### [Excerpts from a spatial dataset]
________________________________________

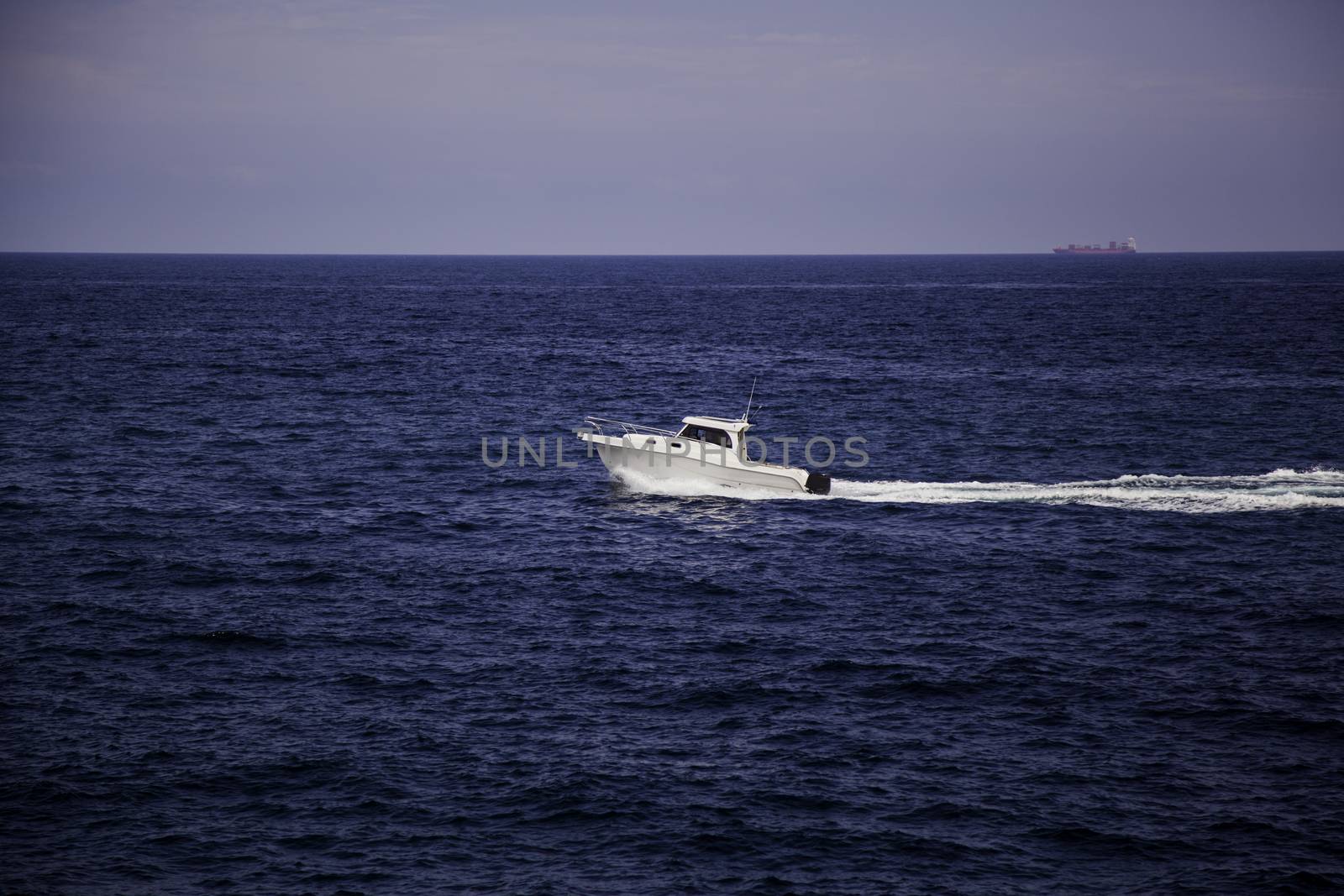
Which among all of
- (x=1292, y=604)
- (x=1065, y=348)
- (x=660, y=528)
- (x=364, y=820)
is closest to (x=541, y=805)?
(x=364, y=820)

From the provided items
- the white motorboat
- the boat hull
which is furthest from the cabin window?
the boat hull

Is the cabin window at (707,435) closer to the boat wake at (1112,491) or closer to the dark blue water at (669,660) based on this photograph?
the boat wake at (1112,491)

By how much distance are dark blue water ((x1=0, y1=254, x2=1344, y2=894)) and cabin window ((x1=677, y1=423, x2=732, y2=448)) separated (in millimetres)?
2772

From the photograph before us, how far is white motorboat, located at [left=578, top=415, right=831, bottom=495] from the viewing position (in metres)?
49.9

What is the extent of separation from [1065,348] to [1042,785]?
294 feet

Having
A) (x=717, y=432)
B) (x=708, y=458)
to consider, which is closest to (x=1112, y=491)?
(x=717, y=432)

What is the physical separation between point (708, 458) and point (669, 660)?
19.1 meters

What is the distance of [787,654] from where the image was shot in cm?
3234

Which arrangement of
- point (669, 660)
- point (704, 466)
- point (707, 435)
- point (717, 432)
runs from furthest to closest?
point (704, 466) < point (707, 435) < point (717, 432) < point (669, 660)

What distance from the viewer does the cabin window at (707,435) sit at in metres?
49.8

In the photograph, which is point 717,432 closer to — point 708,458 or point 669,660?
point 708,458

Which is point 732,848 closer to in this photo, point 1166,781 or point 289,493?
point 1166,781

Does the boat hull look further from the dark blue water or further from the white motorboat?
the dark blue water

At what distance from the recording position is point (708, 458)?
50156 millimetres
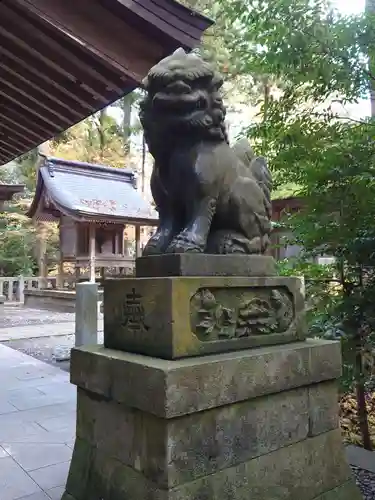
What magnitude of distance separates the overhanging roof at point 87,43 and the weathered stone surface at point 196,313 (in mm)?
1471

________________________________________

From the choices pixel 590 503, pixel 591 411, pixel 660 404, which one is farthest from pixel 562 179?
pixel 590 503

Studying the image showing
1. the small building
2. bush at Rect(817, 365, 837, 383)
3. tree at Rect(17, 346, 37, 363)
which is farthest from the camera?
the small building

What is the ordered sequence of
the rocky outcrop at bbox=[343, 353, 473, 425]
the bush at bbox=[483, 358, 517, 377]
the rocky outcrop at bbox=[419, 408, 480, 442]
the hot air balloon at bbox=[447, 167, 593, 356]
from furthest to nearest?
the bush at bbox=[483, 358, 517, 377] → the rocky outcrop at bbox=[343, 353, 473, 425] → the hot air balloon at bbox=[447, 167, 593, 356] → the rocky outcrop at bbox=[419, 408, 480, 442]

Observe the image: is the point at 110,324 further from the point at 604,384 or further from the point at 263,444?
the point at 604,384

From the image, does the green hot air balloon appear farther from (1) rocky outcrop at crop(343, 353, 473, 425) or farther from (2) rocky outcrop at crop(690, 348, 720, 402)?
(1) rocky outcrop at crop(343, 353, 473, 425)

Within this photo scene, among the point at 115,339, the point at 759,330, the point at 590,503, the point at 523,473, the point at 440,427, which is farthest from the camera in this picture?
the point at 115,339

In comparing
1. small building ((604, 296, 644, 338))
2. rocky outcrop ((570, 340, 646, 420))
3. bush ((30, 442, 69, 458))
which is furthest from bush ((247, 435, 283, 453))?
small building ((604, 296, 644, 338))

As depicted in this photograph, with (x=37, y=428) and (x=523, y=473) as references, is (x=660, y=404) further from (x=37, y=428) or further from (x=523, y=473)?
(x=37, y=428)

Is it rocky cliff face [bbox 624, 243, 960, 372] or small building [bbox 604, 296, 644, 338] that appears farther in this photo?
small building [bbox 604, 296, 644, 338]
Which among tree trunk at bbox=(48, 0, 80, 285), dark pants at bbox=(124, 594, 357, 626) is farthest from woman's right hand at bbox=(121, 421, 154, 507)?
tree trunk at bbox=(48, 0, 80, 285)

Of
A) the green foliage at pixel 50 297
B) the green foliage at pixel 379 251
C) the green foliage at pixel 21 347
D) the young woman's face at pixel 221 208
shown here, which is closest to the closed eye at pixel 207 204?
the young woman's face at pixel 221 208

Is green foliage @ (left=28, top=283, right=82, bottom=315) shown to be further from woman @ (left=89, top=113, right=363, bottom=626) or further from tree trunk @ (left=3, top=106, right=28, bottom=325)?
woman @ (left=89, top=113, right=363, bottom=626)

________________________________________

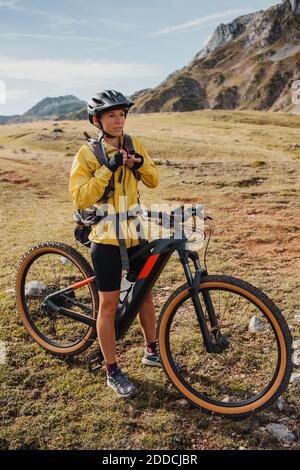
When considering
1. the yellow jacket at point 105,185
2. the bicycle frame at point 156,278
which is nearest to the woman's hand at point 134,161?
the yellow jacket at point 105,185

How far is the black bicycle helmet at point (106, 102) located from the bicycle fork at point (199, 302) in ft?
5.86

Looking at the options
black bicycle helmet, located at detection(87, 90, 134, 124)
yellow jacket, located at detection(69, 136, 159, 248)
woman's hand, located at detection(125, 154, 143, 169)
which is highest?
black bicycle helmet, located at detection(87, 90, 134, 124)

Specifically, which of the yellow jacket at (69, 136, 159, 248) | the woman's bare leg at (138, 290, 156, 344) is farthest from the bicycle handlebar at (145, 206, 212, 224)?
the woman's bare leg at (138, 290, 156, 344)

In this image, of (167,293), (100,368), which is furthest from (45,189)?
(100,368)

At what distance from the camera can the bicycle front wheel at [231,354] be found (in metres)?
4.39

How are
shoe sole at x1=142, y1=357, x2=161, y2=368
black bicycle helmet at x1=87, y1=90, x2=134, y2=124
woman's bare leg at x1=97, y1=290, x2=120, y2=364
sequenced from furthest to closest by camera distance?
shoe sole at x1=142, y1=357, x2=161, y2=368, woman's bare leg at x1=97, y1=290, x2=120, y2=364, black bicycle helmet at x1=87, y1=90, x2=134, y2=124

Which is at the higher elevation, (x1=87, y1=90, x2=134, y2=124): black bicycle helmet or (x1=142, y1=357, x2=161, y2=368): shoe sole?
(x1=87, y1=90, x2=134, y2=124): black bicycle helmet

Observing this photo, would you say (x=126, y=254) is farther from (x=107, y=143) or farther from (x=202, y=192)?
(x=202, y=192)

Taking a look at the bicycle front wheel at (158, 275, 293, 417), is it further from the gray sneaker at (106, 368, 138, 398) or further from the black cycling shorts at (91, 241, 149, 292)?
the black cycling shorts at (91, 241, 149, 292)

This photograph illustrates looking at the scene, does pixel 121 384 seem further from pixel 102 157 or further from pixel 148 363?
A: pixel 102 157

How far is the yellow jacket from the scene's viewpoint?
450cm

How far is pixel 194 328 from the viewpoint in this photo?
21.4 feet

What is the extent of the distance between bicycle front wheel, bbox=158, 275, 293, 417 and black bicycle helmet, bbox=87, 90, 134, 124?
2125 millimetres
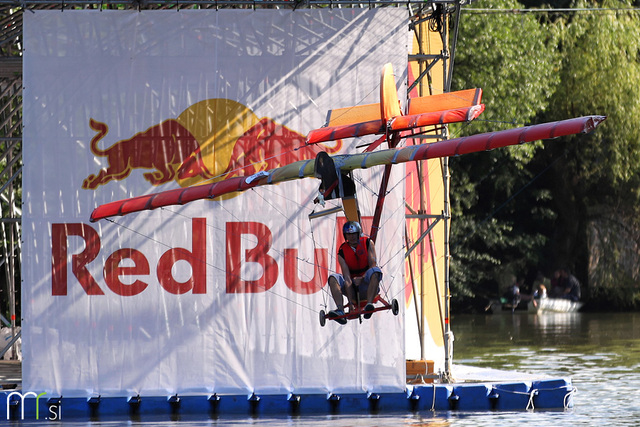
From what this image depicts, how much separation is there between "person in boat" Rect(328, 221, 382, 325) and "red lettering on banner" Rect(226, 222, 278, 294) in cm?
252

________________________________________

### [Requirement]
Find every line in the entries above that contains the word "sole", and copy each one. Case counts.

### [Full response]
shoe sole at x1=142, y1=357, x2=161, y2=368
shoe sole at x1=142, y1=357, x2=161, y2=368, woman's bare leg at x1=97, y1=290, x2=120, y2=364, black bicycle helmet at x1=87, y1=90, x2=134, y2=124
Which is at the higher elevation, (x1=87, y1=90, x2=134, y2=124): black bicycle helmet or (x1=142, y1=357, x2=161, y2=368): shoe sole?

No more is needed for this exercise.